Hope this helps you get things clearer.

@baghernaseri

Its not nice to cross post >:(

Hello.
I'm working in a personal project with my car and I'm trying to get RPM information. For that I bought a Serial CAN-BUS Module based on MCP2551 and MCP2515 from SeeeStudio, at https://www.seeedstudio.com/Serial-CAN-BUS-Module-based-on-MCP2551-and-MCP2515-p-2924.html and I'm not getting information from my car. I'm using a teensyduino 3.1 and serial CAN Module.
I asked for a help on seeed site but I didn't receive any help.
My car is a Volkswagem Saveiro 2013 and on OBD-II conector doesn't have CAN-H and CAN-L cables, just K-MASS cable, and I'm catching CAN-H, CAN-L cables from instruments' panel.
On Serial Monitor is showing that is sending information, but don't receive anything.
Their library works with SoftwareSerial library to create aditional serial port but my teensyduino has three serial ports and I'm thinking that the problem is with their library.
I'm connecting the module, tx on pin 7 and rx on pin 8 of teensy.
Could you help me please?
Thank you.

I'm hoping to learn how Can bus works using a Usb Peak device, and an Arudino/MCP2515.

The readme on Cory's MCB_CAN_lib github page, says it was tested using a Peak.. so I'm wondering how?

I know CAN doesn't use master/slave, but how can I setup PCAN-View and the Arudino to just see basic communication between the two?

Any ideas how Cory used the Peak / Arduino ?

coryjfowler:
"What kind of USB dongle is this and are you receiving anything?"

parkerlewis404:
I'm hoping to learn how Can bus works using a Usb Peak device, and an Arudino/MCP2515.
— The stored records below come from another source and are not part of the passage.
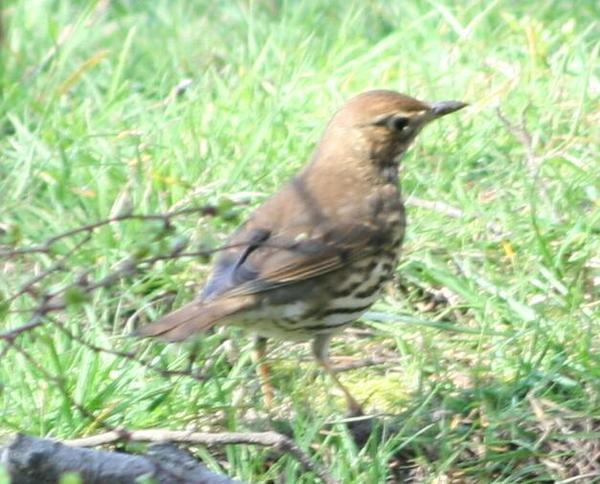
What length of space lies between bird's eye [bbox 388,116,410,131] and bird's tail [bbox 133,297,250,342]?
39.7 inches

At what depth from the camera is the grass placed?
5172 millimetres

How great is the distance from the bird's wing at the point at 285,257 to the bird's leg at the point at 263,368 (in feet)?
1.28

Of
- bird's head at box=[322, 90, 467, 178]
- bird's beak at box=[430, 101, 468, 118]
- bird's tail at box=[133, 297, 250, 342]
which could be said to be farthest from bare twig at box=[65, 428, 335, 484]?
bird's beak at box=[430, 101, 468, 118]

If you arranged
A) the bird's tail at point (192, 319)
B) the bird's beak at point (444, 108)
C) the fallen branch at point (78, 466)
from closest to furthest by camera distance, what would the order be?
the fallen branch at point (78, 466)
the bird's tail at point (192, 319)
the bird's beak at point (444, 108)

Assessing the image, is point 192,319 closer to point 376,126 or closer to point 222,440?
point 222,440

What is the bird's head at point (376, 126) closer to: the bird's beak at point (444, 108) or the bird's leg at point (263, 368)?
the bird's beak at point (444, 108)

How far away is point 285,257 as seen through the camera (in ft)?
17.2

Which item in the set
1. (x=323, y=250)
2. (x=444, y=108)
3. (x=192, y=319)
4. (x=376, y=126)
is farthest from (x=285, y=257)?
(x=444, y=108)

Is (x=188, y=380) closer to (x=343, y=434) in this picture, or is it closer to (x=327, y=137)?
(x=343, y=434)

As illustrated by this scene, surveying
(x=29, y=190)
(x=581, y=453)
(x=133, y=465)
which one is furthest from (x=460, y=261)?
(x=133, y=465)

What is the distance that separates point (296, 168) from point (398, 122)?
0.97 metres

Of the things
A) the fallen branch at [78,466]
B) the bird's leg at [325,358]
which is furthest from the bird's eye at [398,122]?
the fallen branch at [78,466]

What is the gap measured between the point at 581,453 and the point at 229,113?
103 inches

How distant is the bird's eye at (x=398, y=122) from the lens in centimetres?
577
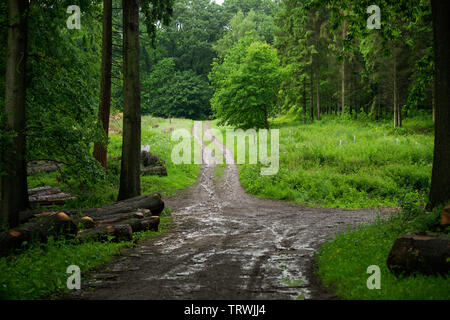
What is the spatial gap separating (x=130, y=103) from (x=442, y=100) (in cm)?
997

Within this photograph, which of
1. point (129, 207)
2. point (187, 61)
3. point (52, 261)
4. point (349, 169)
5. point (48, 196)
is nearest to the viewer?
point (52, 261)

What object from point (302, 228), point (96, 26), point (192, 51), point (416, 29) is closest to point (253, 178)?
point (302, 228)

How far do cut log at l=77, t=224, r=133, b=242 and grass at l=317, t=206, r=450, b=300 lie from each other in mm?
5163

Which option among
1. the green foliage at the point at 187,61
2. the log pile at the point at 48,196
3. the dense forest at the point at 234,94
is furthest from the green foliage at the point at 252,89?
the green foliage at the point at 187,61

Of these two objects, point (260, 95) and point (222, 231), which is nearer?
point (222, 231)

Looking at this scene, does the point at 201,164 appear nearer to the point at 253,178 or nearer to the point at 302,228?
the point at 253,178

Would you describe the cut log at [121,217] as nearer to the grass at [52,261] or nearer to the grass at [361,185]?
the grass at [52,261]

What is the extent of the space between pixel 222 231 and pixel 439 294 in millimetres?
7394

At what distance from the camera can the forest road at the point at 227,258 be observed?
6109 mm

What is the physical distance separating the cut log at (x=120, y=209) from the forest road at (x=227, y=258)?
1.07 meters

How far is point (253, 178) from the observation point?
22984mm

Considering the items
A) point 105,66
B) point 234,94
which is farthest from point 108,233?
point 234,94

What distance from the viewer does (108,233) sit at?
9.76 metres

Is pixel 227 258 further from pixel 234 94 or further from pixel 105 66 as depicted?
pixel 234 94
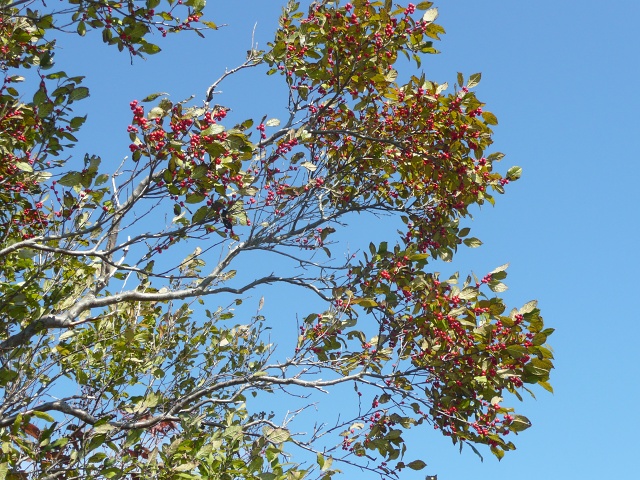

The readme on Cory's MCB_CAN_lib github page, says it was tested using a Peak.. so I'm wondering how?

I tested the baud rate settings in the library using a CAN bus shield and a PCAN-USB adapter connected to a Windows PC. I used PCAN-View basically checking that no errors were reported about messages the Arduino was sending on the small, terminated, CAN bus between the two.

parkerlewis404:
I know CAN doesn't use master/slave, but how can I setup PCAN-View and the Arudino to just see basic communication between the two?
Any ideas how Cory used the Peak / Arduino ?

Basically connect CAN_H of the Peak to CAN_H on the sheild and CAN_L of the Peak to CAN_L of the sheild. Depending on what you're using, you may need to enable the CAN termination on the shield. You need at least one 120ohm resistor placed across CAN_H and CAN_L at one end of the bus. A proper termination uses two 120ohm resistors at the far ends of the bus.

As long as the baudrate set in PCAN-View matches the baudrate programed into the Arduino and you have the Arduino sending a message, something should show up on PCAN-View.